Smart codecs, a draft
When you hear the word codec, what comes to your mind? For me I get flashbacks to early 2000’s when I worked in visual C++ and Visual Basic on a huge media project. ActiveX was a total cluster fu**, with a proverbial vipers nest of interfaces, vague explanations and more blue-screens than i care to remember.
Codec is just short for “encode decode”, and a codec represents just an isolated ability to encode or decode a piece of data. If you have followed the evolution of Smart Mobile Studio and know your way around the RTL – you must have noticed that we have a fair bit of duplicate code hanging around. So far I have found two wildly different CRC implementations, a sexy and fast RC4 encryption routine, RLE compression, URL encoding, Base64 encoding, UTF8 encoding .. the list goes on.
All of these routines, no matter how small or large they may be, does the exact same thing: they encode or decode a piece of data. So you input one type of data and you get something else back.
Part of our RTL update is not just about adding cool new features, it’s also about order, cleaning up and getting the RTL into a form that is better suited for the future. I have already blogged about namespaces and the important role they play in the next version of Smart Mobile Studio. Well, I think its time to put our encoding/decoding capabilities into order as well.
The first challenge that comes to mind when you sit down to create a codec framework, is the data formats you have to deal with. I mean, what is the point of a codec class if its only capable of processing strings right? And since Smart has all these cool mediums to play with, like streams, buffers and untyped arrays, we want each codec to support as many such input and output types as possible.
This is where things get’s complicated and the critique I dished out to Microsoft ages ago comes back to haunt me. Because I now see why their codec system had to be so elaborate.
I mean, lets say you have a URL codec. It exists to take strings and replace characters that could be filtered out by the locale on another pc – so all it does is to replace these characters with a %charcode representation. That way the text can be re-mapped on the other side safely.
For a codec designed to process this type of data, you would have to define an input channel that can deal with text – as well as an output channel of the same type. But what if you want the output as a stream or memory buffer? Suddenly input and output gates become more complex, more fluid and data-dependent.
IBinaryTransport to the rescue
In the last update I did something magical. So magical in fact that I was oblivious to the fact that that I had just solved the problem of data mitigation. It was a 2 second mistake that turned out to be a stroke of genius (which I can’t take credit for, because I had no idea I was being genius at the time).

--------

**Stated task 1**
Print the passage of the codec post between "All of these" and "order as well.", inclusive.
The codec post and the rows have no connection to each other.

Stored data
--------

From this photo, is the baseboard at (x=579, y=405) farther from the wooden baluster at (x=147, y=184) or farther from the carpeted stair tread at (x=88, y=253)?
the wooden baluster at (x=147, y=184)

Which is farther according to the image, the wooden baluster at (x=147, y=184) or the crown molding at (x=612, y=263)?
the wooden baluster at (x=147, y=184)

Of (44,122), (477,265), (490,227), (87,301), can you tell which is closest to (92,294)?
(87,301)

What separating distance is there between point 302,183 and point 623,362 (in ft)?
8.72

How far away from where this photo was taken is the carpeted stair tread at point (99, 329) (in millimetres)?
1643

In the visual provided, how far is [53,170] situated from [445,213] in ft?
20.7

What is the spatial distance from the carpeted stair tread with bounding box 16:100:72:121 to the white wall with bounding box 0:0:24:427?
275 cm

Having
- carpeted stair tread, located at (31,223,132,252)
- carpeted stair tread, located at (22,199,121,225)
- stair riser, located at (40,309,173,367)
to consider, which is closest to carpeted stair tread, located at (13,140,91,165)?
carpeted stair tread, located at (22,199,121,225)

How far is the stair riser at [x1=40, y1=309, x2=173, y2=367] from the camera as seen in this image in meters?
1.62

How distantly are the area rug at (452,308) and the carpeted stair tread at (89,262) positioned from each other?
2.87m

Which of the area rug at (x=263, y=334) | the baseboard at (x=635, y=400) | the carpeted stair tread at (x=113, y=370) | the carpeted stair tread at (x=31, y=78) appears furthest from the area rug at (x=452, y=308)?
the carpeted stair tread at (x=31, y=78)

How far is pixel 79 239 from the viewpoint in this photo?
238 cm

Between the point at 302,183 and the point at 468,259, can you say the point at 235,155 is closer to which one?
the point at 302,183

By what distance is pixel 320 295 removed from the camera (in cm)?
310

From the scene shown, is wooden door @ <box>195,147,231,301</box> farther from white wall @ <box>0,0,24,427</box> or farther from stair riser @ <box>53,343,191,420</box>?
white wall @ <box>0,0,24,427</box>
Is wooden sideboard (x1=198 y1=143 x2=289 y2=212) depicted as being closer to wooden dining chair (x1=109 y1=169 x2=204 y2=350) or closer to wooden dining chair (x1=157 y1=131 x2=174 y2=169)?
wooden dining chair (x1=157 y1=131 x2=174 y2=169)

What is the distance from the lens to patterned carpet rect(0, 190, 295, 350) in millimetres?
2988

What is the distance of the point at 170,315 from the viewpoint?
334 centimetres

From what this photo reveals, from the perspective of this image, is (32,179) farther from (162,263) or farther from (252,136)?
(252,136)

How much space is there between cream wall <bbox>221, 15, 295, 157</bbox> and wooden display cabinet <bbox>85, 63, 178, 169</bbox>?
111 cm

--------

**Stated task 2**
List every line of the rows that contains the word "pixel". Case counts.

**Full output 1**
All of these routines, no matter how small or large they may be, does the exact same thing: they encode or decode a piece of data. So you input one type of data and you get something else back.
Part of our RTL update is not just about adding cool new features, it’s also about order, cleaning up and getting the RTL into a form that is better suited for the future. I have already blogged about namespaces and the important role they play in the next version of Smart Mobile Studio. Well, I think its time to put our encoding/decoding capabilities into order as well.

**Full output 2**
How far is pixel 79 239 from the viewpoint in this photo?
By what distance is pixel 320 295 removed from the camera (in cm)?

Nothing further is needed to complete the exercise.